- [Task directions]:
Return the passage of the text on Civil Aviation Order 95.55 from "It refers to" up to and including "MTOW of 650 kg.", copied word for word.

*** Text segment Section Begins ***

The Civil Aviation Order 95.55 (Exemption from the provisions of the Civil Aviation Regulations 1988 — certain ultralight aeroplanes) Instrument 2018 is all about changing the weight limitation of certain ultralight aircraft from 600kg, to a higher number.
But this Order is curious because it’s written exclusively for ‘RAAus’. And it specifically says so.
It refers to exemptions provided to certain types of aircraft (certain Ultralights), that:
- have a single engine and a single propeller; and
- have a Vso stall speed of not greater than 45 knots, and
- have a MTOW (if the aeroplane is not equipped to land on water) of 600 kg; or
- if the aeroplane is equipped to land on water, an MTOW of 650 kg.
Sounds reasonable, right? Perhaps. And that’s really what the ‘weight increase is about; an increase in the MTOW limit to a higher number than 600kg to open up the available aircraft types and release the full potential of other types.
The Order states that “An aircraft must be registered with RAA”.
The Order then goes on to define RAA as ‘Recreational Aviation Australia Limited, ARN 224806’.

*** Text segment Section Ends ***
*** Stored data Section Begins ***

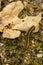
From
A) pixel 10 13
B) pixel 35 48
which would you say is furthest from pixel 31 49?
pixel 10 13

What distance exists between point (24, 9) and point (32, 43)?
368 mm

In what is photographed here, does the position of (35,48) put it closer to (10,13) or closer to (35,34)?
(35,34)

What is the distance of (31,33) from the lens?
1.81 metres

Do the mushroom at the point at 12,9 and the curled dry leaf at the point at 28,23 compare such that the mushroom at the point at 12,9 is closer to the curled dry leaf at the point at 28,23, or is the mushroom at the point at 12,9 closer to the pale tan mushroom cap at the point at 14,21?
the pale tan mushroom cap at the point at 14,21

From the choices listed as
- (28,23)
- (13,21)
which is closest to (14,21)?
(13,21)

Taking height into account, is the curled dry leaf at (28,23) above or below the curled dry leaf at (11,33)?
above

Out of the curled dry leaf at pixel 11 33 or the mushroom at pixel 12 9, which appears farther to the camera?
the mushroom at pixel 12 9

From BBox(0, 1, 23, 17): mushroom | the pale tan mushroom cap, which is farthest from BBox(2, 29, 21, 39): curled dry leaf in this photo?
BBox(0, 1, 23, 17): mushroom

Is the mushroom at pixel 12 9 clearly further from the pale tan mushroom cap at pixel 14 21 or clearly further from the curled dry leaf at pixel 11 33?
the curled dry leaf at pixel 11 33

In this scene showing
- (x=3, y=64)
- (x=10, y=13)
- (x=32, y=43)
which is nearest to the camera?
(x=3, y=64)

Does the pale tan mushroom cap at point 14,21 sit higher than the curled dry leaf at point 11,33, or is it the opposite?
the pale tan mushroom cap at point 14,21

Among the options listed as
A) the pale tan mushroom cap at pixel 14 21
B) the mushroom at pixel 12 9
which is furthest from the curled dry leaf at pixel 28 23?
the mushroom at pixel 12 9

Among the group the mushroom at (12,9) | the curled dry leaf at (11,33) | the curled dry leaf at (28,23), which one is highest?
the mushroom at (12,9)

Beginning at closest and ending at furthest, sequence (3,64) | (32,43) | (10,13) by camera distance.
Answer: (3,64) < (32,43) < (10,13)
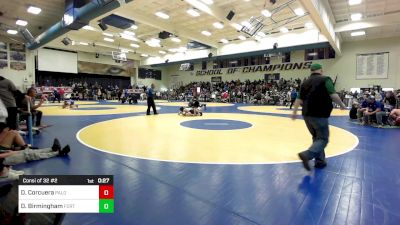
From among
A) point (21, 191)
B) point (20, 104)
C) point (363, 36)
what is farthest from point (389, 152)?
point (363, 36)

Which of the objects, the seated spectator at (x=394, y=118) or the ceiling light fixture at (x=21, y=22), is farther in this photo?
the ceiling light fixture at (x=21, y=22)

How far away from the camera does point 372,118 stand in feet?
27.7

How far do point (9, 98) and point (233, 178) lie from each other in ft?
14.3

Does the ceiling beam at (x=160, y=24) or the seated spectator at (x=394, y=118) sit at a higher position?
the ceiling beam at (x=160, y=24)

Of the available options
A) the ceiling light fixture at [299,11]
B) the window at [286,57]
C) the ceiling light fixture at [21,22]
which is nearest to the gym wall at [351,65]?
the window at [286,57]

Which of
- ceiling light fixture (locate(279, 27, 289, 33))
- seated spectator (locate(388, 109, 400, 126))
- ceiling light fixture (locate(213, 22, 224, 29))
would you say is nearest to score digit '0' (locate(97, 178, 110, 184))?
seated spectator (locate(388, 109, 400, 126))

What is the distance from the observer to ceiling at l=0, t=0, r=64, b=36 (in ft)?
42.7

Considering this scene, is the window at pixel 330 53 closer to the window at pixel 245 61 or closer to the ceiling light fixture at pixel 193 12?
the window at pixel 245 61

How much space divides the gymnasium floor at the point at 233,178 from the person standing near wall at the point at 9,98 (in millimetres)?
752

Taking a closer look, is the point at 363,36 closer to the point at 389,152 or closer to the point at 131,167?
the point at 389,152

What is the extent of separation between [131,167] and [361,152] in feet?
13.9

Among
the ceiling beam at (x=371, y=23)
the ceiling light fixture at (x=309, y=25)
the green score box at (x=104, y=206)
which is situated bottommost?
the green score box at (x=104, y=206)

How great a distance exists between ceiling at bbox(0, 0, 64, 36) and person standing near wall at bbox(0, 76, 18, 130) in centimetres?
1044
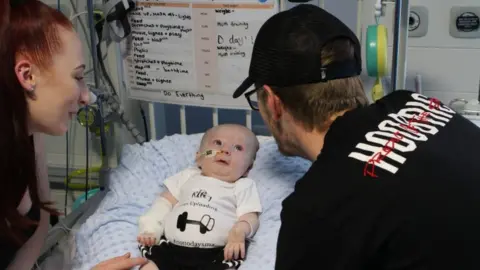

*** Stored data Section Ends ***

- [Response below]:
It refers to exemptions provided to certain types of aircraft (certain Ultralights), that:
- have a single engine and a single propeller; and
- have a Vso stall speed of not greater than 45 knots, and
- have a MTOW (if the aeroplane is not equipped to land on water) of 600 kg; or
- if the aeroplane is equipped to land on water, an MTOW of 650 kg.